Anna Jamieson

Department of History
British Academy Postdoctoral Fellow

Anna Jamieson is an interdisciplinary historian specialising in visual and material cultures of women and psychiatry in eighteenth and nineteenth-century England. Her current research is funded by the British Academy.

Anna’s research has been awarded the British Society of Eighteenth-Century Studies annual President’s Prize (2021) and been published in Eighteenth-Century Studies and Journal for Eighteenth-Century Studies. Her co-edited volume, The Cultural Construction of Hidden Spaces: Essays on Pockets, Pouches and Secret Drawers is forthcoming with Brill.

Qualifications

  • PhD, History of Art, Birkbeck, University of London (2021)
  • MA, History of Art, Birkbeck, University of London (2016)
  • BA, History and History of Art, University of Leeds (2011)

Biography

After completing her PhD, Anna worked as Lecturer in History of Art and Museum Cultures, 1700-1900, at Birkbeck, University of London, between 2021-2023. Teaching across a range of topics including dark tourism, modernism and eighteenth-century spectacle, exhibition and display, Anna was a founding member of Birkbeck's Centre for Interdisciplinary Research on Mental Health and Birkbeck & the London School of Hygiene and Tropical Medicine’s Age, Care and the Caring Crisis Working Group.
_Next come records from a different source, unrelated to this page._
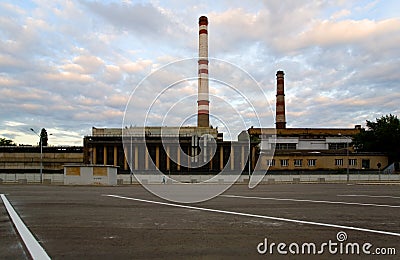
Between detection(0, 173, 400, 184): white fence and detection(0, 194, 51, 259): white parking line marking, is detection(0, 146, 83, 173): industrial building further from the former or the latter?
detection(0, 194, 51, 259): white parking line marking

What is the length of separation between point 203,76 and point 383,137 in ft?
124

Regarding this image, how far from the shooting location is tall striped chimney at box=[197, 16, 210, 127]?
77.9 m

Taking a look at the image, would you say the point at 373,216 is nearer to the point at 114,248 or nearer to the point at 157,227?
the point at 157,227

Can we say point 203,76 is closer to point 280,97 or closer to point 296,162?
point 280,97

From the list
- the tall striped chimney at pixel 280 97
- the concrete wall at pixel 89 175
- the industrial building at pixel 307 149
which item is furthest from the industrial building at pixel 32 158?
the tall striped chimney at pixel 280 97

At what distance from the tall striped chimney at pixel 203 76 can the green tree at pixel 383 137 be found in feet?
111

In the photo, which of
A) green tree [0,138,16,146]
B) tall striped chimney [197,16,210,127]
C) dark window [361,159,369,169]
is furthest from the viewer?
green tree [0,138,16,146]

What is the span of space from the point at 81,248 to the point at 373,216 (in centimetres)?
1057

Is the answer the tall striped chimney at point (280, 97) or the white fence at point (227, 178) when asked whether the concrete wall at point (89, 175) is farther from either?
the tall striped chimney at point (280, 97)

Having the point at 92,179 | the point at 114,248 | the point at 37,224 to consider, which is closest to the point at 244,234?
the point at 114,248

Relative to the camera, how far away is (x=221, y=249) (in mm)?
8906

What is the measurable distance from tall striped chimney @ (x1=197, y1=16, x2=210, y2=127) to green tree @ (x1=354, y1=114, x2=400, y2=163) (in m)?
33.8

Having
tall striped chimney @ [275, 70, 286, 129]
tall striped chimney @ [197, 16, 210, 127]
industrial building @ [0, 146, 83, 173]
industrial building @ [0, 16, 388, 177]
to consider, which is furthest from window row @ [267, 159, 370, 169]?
industrial building @ [0, 146, 83, 173]

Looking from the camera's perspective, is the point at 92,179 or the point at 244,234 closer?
the point at 244,234
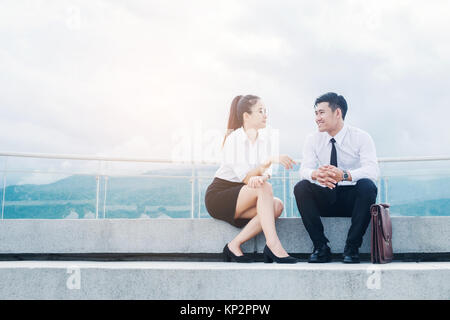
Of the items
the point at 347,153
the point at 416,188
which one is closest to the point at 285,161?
the point at 347,153

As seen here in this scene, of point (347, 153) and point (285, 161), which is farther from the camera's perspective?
point (347, 153)

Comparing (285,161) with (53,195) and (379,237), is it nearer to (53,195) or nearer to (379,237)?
(379,237)

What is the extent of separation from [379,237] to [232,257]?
0.92 m

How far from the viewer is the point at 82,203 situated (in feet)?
16.7

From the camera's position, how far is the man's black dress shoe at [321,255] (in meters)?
2.69

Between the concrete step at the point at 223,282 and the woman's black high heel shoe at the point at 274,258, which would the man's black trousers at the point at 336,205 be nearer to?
the woman's black high heel shoe at the point at 274,258

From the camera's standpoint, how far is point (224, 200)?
288 cm

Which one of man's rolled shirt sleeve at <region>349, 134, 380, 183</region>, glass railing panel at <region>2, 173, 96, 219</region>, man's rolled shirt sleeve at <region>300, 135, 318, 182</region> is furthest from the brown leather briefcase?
glass railing panel at <region>2, 173, 96, 219</region>

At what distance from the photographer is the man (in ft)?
8.83

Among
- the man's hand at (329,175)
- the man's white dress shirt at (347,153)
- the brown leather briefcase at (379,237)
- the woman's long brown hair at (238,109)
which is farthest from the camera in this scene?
the woman's long brown hair at (238,109)

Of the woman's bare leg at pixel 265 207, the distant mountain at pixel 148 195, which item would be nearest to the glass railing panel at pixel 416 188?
the distant mountain at pixel 148 195

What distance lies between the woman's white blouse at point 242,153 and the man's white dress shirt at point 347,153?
299 millimetres

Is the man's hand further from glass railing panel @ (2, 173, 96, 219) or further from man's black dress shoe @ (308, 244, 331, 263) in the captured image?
glass railing panel @ (2, 173, 96, 219)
Between 2022-23, she was co-director of Birkbeck’s Centre for Museum Cultures.

Anna has held research fellowships at the Lewis Walpole Library (Yale University), the John Rylands Research Institute (University of Manchester), the Northern Network for Medical Humanities Research, the Paul Mellon Centre for Studies in British Art and the Bodleian Library (University of Oxford). In 2024, she will undertake fellowships at the Harry Ransom Center, University of Texas at Austin, and the Folger Shakespeare Library in Washington. She regularly presents her research at conferences and workshops, including the universities of Oxford, Lincoln, Durham and Bristol, Northumbria School of Design and the University of Birmingham’s Mental Health Humanities Network.

Anna engages with broader audiences as a contributor to podcasts, documentaries and talks including History Hack, Art Matters and The Garden, and in 2022, was invited to share her research on the BBC2 documentary ‘Lucy Worsley Investigates: The Madness of King George’.

She is also an associate editor at The Polyphony, a medical humanities website, and is particularly interested in commissions on the intersections between medical humanities, material culture and lived experiences of illness, in both past cultures and our own.

Research

Anna is an interdisciplinary historian of the eighteenth and nineteenth centuries, with a focus on English psychiatric and cultural history. Her current research explores the lived experience of mentally ill women through material and visual culture, working at the intersections of the medical and health humanities and histories of psychiatry, space, the emotions and the senses.

Anna’s doctoral thesis examined cultural, social and institutional responses to female insanity between 1770 and 1833. It called for a reassessment of the dominant cultural archetypes linked to female insanity during this period archetypes, exemplifying the many ways that mentally ill women were conceptualised by eighteenth and nineteenth-century publics: including the mad shopper, the domesticated patient, the contented wanderer and the educated spinster. In doing so, it offered a new reading of the ‘feminisation of madness’ scholarly model.

As a postdoc, Anna has developed aspects of this research into her first monograph, The Gaze of the Sane: Asylum Tourism in England, 1770-1845. Drawing connections between historic and modern spectacles of suffering, this project sheds new light on the politics and practices of late eighteenth and early nineteenth-century asylum tourism. She has also developed her expertise in material culture methodologies, exploring the commercialisation of material objects that celebrated ‘Love’s Madness’ and co-editing a volume that explores the micro-history of personal and hidden spaces through three spatial areas: the body, clothing and furniture.

Anna’s British Academy-funded postdoctoral project offers a new feminist history of psychiatry. Titled 'Materialities of Care: Women, Material Culture and the English Private Madhouse, 1760-1840' , it explores the material, sensorial and emotional world of the late eighteenth and early nineteenth-century private madhouse, a space culturally and historically conceptualised as a site of deprivation, abuse and pain. Through its construction of a series of micro-histories on the material lives of privately incarcerated female patients, the project provides innovative material analysis of the private madhouse and its affective, sensorial, emotional or therapeutic bearings on patients. In doing so, it generates new methodologies through which to creatively and ethically analyse histories of psychiatry and women.

Anna has ongoing interests in dark tourism and freak studies, and the ways that histories of mental illness and health are told through museum displays. Her ongoing work seeks to address the methodological challenges that researchers working within this interdisciplinary field face, such as retrospective diagnosis, dealing with fragmentary source material and the use of speculative and imaginative methods in historical research.